# [Aim of the task]
Beginning with the line containing "From this camera" and ending with the last line of the records, set down every line exactly.

++++

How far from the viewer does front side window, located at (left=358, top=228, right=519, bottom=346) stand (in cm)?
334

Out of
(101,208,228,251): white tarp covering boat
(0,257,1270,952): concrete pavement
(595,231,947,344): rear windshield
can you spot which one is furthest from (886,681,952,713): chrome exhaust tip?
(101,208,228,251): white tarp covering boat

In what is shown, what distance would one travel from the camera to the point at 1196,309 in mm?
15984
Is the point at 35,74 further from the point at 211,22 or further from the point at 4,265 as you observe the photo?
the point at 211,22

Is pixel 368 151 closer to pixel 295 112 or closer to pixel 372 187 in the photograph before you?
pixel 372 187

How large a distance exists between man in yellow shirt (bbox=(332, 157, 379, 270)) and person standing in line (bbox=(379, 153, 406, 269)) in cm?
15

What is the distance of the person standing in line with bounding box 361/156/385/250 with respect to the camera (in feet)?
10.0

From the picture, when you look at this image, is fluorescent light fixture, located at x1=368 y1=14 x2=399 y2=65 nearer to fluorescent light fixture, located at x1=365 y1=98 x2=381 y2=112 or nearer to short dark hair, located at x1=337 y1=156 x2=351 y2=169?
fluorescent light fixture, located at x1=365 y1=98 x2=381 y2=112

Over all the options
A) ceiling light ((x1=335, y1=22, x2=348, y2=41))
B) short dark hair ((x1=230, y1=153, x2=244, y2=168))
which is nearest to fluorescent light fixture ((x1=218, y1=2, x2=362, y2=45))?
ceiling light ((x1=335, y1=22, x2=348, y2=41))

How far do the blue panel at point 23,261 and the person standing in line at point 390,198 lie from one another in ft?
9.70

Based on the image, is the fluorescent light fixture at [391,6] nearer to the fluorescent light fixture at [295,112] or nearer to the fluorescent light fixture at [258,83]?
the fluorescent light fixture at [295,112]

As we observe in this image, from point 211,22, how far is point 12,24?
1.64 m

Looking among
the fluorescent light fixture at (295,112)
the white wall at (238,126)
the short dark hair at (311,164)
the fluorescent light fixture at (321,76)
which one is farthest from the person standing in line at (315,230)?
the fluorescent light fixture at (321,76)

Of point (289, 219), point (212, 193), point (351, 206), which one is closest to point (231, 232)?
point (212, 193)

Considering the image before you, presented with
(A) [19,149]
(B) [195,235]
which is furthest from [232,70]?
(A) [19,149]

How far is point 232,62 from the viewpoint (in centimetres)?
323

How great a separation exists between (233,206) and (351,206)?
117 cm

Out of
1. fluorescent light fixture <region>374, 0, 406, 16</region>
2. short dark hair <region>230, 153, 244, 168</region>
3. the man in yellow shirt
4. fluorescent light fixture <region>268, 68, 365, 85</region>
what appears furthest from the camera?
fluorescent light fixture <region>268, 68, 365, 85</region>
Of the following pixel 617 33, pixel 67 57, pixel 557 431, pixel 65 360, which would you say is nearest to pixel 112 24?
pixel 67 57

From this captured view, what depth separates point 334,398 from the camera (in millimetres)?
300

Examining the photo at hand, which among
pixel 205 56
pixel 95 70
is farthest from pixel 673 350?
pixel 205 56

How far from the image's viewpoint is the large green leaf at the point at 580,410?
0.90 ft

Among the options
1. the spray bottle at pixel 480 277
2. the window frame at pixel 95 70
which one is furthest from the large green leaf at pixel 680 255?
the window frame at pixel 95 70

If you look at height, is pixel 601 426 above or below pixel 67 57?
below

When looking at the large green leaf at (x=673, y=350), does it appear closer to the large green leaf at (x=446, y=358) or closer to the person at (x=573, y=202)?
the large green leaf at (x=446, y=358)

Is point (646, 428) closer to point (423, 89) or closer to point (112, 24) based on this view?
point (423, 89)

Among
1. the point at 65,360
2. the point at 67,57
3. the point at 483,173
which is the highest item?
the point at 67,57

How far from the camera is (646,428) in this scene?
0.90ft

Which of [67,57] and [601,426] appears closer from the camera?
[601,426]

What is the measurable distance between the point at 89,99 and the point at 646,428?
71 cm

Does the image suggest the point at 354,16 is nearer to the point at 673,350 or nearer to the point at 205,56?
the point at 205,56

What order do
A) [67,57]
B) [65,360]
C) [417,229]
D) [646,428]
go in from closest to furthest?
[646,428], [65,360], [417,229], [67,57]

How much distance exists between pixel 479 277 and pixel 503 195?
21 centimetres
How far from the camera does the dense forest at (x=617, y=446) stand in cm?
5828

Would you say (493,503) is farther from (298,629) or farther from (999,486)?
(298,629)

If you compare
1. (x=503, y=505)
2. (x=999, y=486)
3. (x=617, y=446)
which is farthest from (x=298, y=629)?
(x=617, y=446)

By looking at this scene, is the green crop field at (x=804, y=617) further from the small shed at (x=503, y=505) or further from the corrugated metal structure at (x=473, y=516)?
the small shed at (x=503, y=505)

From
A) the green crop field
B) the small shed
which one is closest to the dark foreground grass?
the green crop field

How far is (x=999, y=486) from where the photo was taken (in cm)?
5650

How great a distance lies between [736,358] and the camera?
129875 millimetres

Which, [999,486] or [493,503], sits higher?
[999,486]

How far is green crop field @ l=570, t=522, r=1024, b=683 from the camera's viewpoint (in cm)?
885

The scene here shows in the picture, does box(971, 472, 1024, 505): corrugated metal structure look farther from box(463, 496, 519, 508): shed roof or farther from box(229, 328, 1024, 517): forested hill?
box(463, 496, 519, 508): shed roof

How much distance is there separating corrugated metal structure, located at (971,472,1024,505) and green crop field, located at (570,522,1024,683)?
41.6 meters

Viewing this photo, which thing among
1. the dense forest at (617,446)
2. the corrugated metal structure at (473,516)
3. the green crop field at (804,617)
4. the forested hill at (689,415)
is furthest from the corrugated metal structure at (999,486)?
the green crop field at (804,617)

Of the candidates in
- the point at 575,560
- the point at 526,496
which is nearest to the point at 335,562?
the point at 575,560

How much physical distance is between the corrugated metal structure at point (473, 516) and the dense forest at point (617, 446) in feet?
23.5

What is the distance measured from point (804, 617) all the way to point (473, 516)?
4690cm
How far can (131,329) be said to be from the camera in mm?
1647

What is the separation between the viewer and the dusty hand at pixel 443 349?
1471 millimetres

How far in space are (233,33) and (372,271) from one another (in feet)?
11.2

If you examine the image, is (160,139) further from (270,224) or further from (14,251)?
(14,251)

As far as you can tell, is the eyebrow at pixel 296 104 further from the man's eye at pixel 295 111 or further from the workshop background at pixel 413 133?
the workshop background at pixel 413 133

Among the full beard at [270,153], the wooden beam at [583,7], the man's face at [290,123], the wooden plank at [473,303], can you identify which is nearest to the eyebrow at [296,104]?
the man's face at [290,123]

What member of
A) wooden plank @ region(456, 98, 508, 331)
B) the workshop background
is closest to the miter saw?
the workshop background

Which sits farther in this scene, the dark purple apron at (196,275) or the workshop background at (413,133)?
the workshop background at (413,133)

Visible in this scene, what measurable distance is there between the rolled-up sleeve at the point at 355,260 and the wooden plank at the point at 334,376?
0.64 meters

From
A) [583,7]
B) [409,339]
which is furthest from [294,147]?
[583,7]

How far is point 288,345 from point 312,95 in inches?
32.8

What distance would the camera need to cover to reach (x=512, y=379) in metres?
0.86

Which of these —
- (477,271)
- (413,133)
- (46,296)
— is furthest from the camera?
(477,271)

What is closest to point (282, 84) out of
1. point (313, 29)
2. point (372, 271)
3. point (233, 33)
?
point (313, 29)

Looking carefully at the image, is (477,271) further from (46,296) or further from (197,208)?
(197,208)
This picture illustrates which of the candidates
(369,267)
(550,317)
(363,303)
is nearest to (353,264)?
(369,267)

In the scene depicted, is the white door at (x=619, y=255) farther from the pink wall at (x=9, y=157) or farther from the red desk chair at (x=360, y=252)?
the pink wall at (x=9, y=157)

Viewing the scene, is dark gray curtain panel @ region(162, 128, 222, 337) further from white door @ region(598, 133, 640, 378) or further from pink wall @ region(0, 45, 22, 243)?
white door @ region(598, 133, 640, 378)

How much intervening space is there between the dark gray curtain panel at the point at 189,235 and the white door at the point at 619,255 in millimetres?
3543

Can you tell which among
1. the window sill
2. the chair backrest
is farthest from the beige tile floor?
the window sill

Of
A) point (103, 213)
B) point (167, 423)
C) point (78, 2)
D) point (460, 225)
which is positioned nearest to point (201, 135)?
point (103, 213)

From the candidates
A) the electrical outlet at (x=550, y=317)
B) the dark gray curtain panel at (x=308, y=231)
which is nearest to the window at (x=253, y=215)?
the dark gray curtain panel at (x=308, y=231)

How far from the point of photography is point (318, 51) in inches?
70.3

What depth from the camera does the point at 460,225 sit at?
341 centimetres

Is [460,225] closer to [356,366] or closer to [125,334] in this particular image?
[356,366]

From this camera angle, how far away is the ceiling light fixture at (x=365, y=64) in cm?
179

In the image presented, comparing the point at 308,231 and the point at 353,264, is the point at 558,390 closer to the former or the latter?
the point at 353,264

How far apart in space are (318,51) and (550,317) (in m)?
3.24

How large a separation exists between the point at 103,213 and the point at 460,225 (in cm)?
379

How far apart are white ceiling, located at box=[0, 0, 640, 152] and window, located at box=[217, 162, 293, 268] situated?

++++

# [Finished answer]
From this camera angle, how far away is the ceiling light fixture at (x=365, y=64) in cm?
179

In the image presented, comparing the point at 308,231 and the point at 353,264, is the point at 558,390 closer to the former or the latter?
the point at 353,264

How far apart in space are (318,51) and (550,317) (in m)?
3.24

How large a separation exists between the point at 103,213 and the point at 460,225 (in cm)?
379

How far apart are white ceiling, located at box=[0, 0, 640, 152] and window, located at box=[217, 162, 293, 268] situated?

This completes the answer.